Viernes por la tarde, parque central, un niño corre alegremente ahuyentando a las palomas, la madre observa la escena desde la banca en la que se encuentra sentada, platica con un agente de seguridad nacional que intenta convencerla de que le de su número de teléfono y le promete llamarla para invitarla a salir pero sin el niño.

En la banca contigua un vendedor de helado toca la campanilla tratando de atraer clientes mientras se refresca del calor con una bolsa de agua pura, junto a él descansa un vagabundo justo abajo de la sombra de un árbol, posiblemente siga alcoholizado o en algún estupefaciente que a penas consigue moverse para acomodarse.

Una pareja camina de la mano, estudiantes de algún colegio cercano, aún portan sus uniformes y sus mochilas en la espalda, se sientan en una banca al otro lado del parque y empiezan a besarse apasionadamente, él introduce su mano bajo la falda de ella disimuladamente, ella trata de detenerlo no muy decidida.

II

Por la ventana.

Un músico en la esquina de una reconocida avenida canta abiertamente su odio contra el gobierno, el estuche de su guitarra en el piso esperando algunas monedas, transeúntes lo ven y siguen su camino ignorando el mensaje que desea transmitir, se frustra pero sigue intentándolo.

El skater va tratando de esquivar a las personas que se ponen en su camino, lleva audífonos grandes sobre su cabeza y la sonrisa de oreja a oreja.
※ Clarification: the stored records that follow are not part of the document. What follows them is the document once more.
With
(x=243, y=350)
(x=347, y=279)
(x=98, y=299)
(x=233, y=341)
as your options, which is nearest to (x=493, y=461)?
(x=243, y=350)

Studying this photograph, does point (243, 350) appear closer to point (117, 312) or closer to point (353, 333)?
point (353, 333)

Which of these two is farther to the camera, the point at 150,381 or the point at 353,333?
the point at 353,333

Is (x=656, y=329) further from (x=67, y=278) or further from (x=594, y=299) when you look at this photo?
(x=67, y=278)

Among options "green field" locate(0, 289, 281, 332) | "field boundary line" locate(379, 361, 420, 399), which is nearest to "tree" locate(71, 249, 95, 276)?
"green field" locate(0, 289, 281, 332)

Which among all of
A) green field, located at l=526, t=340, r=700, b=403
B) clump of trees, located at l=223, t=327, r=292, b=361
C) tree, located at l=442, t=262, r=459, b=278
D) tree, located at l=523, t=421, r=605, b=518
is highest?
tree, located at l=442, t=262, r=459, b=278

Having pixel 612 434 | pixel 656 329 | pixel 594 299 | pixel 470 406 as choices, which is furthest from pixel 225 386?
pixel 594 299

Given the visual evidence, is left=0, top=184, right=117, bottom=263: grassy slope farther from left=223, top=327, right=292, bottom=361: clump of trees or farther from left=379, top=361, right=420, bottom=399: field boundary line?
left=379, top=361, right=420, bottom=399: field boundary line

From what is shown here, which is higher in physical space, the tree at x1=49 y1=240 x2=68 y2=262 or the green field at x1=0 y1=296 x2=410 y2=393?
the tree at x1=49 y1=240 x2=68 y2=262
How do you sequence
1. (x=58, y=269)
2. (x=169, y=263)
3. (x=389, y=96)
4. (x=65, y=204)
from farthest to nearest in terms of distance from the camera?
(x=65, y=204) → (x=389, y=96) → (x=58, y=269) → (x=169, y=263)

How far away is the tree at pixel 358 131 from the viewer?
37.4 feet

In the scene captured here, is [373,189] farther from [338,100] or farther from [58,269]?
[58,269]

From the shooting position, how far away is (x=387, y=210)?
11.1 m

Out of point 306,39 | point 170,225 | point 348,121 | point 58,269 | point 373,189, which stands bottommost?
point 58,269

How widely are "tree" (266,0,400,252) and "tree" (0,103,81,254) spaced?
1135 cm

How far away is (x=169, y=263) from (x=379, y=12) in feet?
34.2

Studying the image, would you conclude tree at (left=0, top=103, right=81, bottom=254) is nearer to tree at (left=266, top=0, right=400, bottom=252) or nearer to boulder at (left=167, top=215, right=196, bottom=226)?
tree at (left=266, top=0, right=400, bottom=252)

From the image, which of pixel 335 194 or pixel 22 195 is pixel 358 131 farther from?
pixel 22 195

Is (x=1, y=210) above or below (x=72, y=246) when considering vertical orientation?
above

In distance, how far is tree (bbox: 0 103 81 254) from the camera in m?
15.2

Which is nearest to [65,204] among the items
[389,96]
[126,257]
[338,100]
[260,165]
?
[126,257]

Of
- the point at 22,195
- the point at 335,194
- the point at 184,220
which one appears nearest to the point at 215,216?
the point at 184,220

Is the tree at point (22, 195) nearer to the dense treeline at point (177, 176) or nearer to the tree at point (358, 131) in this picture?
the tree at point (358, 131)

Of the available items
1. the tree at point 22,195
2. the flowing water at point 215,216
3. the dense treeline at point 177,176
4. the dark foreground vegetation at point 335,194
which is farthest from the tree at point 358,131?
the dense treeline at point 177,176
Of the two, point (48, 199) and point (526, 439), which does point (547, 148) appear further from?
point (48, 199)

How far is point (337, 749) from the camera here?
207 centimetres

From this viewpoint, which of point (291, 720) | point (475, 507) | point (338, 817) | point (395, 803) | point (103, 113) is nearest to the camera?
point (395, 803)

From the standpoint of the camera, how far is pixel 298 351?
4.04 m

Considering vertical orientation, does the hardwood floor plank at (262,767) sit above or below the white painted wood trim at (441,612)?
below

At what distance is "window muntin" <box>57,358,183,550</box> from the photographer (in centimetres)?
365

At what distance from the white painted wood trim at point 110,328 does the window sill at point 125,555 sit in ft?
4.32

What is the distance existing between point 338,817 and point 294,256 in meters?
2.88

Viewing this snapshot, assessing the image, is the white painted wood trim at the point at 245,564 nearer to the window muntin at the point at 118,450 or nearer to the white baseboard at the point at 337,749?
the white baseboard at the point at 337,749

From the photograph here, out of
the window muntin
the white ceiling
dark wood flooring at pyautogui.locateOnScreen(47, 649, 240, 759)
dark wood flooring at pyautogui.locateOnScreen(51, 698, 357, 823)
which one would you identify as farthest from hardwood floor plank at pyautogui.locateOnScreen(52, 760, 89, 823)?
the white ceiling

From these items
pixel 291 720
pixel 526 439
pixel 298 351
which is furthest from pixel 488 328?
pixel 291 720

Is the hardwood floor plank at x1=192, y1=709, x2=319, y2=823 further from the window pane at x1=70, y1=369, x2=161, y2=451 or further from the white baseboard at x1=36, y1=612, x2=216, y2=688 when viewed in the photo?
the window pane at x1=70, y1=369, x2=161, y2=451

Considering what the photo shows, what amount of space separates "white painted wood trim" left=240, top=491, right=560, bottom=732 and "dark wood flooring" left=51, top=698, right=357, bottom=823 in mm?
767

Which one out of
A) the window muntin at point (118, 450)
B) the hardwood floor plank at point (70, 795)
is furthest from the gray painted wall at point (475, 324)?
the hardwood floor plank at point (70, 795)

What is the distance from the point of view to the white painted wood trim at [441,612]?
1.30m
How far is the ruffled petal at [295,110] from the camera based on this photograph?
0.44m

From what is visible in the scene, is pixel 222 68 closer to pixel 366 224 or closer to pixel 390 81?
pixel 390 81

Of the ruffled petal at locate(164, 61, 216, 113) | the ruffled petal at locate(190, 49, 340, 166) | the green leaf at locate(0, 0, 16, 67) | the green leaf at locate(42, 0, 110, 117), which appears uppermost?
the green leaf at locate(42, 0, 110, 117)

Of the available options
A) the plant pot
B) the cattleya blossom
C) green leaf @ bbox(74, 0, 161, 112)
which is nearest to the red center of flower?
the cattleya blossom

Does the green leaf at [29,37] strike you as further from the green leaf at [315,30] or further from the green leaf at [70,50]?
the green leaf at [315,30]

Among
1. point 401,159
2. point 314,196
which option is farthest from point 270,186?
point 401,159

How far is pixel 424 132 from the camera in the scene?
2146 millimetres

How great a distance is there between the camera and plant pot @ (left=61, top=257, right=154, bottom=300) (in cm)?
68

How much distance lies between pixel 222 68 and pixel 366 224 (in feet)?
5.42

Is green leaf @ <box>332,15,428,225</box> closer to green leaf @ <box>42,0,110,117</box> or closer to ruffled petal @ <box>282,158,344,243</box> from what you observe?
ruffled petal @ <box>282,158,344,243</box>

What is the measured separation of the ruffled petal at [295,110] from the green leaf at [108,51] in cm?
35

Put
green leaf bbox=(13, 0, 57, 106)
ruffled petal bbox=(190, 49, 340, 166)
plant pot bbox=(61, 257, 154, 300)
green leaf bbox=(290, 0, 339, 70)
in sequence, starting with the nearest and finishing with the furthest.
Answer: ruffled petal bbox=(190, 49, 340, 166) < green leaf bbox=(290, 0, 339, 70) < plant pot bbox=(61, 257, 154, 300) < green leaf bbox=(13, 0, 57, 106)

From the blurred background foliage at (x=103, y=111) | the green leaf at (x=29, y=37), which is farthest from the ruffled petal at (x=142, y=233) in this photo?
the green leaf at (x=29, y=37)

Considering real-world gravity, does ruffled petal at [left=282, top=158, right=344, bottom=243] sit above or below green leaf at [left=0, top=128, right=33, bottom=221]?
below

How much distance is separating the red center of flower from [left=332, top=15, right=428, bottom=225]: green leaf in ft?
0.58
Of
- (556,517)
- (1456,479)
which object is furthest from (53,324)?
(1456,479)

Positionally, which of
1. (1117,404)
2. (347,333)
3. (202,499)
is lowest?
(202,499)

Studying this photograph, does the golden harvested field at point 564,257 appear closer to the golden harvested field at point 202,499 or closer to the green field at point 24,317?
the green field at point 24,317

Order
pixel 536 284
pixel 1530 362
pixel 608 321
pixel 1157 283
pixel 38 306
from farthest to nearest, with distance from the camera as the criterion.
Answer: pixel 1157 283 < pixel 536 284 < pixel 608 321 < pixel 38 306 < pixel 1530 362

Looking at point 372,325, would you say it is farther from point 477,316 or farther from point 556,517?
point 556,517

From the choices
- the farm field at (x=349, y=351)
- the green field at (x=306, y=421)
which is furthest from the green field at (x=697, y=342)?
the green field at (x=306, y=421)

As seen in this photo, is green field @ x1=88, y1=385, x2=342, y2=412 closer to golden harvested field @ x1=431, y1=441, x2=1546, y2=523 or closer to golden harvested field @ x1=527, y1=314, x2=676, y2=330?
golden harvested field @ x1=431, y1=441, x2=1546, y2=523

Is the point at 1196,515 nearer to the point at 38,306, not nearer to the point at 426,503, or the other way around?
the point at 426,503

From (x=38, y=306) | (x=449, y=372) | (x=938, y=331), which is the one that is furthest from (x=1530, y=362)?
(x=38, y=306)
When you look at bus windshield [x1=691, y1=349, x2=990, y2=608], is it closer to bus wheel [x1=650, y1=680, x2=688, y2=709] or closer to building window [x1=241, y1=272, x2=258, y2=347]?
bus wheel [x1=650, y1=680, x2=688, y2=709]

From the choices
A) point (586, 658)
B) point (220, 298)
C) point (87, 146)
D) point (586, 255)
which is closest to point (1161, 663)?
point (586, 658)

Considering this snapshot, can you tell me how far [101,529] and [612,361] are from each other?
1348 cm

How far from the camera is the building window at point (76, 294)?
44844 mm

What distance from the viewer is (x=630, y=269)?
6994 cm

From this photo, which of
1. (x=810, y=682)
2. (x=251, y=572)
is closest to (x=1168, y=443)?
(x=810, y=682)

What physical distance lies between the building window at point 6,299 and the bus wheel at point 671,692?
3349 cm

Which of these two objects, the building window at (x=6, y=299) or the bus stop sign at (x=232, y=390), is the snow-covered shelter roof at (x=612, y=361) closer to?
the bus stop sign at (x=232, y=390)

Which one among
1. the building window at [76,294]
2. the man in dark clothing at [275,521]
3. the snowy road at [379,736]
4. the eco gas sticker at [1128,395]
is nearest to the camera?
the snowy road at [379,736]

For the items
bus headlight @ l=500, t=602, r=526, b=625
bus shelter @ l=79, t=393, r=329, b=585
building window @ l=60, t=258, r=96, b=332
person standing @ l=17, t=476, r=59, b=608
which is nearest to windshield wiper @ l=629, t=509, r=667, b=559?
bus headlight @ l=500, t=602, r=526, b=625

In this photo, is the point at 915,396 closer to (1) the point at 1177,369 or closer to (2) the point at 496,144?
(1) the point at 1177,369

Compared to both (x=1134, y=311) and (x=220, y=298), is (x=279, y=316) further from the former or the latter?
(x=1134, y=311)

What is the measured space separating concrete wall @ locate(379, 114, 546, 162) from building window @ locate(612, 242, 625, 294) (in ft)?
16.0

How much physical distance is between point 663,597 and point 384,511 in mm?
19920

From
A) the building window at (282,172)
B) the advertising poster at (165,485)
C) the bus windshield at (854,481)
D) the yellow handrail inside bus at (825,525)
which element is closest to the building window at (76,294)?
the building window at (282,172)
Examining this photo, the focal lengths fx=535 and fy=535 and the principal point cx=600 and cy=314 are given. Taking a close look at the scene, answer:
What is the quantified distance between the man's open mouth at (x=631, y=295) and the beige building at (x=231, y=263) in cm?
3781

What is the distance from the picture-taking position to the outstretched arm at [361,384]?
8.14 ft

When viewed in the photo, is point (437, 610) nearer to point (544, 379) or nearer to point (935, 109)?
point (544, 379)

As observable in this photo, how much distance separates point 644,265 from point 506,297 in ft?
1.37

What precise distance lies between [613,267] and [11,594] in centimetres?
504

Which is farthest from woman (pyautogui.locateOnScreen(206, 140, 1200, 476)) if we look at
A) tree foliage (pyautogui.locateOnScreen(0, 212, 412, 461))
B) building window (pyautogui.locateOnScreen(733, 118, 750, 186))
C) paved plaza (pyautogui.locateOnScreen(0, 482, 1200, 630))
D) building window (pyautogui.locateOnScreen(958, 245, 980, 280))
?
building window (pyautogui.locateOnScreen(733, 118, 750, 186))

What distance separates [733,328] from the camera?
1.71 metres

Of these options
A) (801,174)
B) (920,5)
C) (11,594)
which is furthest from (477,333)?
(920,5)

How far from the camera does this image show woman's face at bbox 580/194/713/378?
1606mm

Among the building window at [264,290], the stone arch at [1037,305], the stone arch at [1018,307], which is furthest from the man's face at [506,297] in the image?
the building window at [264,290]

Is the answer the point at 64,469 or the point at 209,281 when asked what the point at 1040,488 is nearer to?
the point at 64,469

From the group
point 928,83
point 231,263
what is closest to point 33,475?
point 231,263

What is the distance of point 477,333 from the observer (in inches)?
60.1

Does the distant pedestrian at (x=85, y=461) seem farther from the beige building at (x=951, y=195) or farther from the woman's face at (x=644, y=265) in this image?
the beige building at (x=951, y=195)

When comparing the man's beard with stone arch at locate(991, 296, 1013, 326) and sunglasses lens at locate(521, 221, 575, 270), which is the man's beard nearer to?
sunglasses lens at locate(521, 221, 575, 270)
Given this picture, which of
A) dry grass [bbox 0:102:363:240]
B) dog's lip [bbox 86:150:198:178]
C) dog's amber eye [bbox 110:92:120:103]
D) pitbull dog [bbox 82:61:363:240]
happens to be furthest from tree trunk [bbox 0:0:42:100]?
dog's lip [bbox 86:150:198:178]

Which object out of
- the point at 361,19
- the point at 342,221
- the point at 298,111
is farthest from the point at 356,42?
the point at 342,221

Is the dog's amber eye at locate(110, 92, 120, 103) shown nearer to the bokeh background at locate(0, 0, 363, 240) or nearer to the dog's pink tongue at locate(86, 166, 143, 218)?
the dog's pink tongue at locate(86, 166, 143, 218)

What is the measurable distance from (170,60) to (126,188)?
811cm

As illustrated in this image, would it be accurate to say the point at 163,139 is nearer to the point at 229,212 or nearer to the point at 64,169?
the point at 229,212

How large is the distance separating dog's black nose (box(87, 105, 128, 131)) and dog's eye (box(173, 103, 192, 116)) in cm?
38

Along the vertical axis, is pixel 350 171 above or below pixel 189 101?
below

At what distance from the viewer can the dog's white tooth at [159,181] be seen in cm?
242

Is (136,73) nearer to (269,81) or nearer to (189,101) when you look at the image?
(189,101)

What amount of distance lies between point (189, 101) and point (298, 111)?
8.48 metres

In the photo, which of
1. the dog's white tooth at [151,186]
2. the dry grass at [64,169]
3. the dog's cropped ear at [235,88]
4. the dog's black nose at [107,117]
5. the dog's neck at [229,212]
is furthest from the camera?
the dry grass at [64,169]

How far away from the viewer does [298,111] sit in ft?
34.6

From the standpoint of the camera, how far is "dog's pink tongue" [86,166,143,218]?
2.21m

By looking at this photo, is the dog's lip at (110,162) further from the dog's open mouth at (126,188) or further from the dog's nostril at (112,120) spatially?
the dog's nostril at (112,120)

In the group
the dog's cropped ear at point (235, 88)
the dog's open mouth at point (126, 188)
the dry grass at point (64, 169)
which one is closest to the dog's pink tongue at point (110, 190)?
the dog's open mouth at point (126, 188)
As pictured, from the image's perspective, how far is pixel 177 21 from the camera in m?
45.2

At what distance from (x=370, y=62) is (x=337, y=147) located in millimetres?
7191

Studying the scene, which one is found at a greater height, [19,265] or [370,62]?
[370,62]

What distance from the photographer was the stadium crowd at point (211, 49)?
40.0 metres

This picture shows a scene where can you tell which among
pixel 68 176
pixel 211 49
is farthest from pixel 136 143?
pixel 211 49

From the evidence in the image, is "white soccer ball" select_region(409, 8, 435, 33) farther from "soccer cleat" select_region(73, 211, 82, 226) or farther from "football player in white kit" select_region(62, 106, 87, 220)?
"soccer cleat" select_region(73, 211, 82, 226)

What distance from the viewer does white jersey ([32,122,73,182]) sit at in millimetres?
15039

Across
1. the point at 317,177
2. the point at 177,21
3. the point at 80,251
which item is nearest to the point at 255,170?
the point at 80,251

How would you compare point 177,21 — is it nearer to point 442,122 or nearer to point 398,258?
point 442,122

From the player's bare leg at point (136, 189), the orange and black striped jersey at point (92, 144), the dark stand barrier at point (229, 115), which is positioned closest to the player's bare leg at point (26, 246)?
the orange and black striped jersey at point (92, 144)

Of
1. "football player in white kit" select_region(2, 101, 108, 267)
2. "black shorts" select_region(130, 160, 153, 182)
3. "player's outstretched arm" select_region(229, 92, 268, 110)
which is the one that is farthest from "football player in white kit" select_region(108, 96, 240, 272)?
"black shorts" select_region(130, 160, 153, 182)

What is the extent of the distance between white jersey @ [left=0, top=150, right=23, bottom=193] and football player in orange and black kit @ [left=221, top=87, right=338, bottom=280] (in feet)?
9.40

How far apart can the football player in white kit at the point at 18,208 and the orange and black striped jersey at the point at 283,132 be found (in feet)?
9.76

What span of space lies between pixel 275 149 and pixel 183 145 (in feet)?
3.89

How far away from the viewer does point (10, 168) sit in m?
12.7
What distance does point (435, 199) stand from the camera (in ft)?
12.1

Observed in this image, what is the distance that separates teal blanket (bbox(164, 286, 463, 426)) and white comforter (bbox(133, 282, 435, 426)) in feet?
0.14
Una pareja camina lentamente por la calle, un vendedor de rosas se les acerca y ellos declinan a la oferta. Un anciano va con su pipa sacando tranquilamente el humo por la boca, a encontrarse con viejos amigos quizá para una partida de dominó.

III

En la cafetería.

El señor en la mesa de enfrente, bebe su café mientras lee el periódico del día, eventualmente levanta la mirada para ver a la nueva camarera que estará por los 25 pero seguramente con dos o tres niños y un marido que odia, ella le sonríe amargamente.

Entra una señora por la puerta principal, lleva prisa, no se sienta para ordenar, entra al baño y en cuestión de minutos sale por la puerta para perderse entre la multitud. Pido una cerveza.

En la mesa de atrás, jóvenes universitarios discuten sobre poesía, sobre el libro que va a ser publicado, sobre literatura, varios litros de cerveza en la mesa, vasos llenos, el plato de chow mein casi lleno y nada apetecible,  las moscas volando muy de cerca. Termino mi cerveza.

IV

En casa.

El televisor a medio volumen, un programa de concursos, el humo sube del cenicero ya lleno de colillas y cerillos ya apagados, platos con restos de comida en la mesa y platos sucios en el lavaplatos, un poco de polvo en el piso, la cama sin hacer, latas de cerveza regadas en la habitación.

Me senté en el comedor, encendí un cigarrillo, lo fumé despacio y empecé a ordenar la casa, al cabo de cuarenta y cinco minutos ya había terminado, apague el televisor, coloqué mi disco favorito en el reproductor y encendí otro cigarrillo.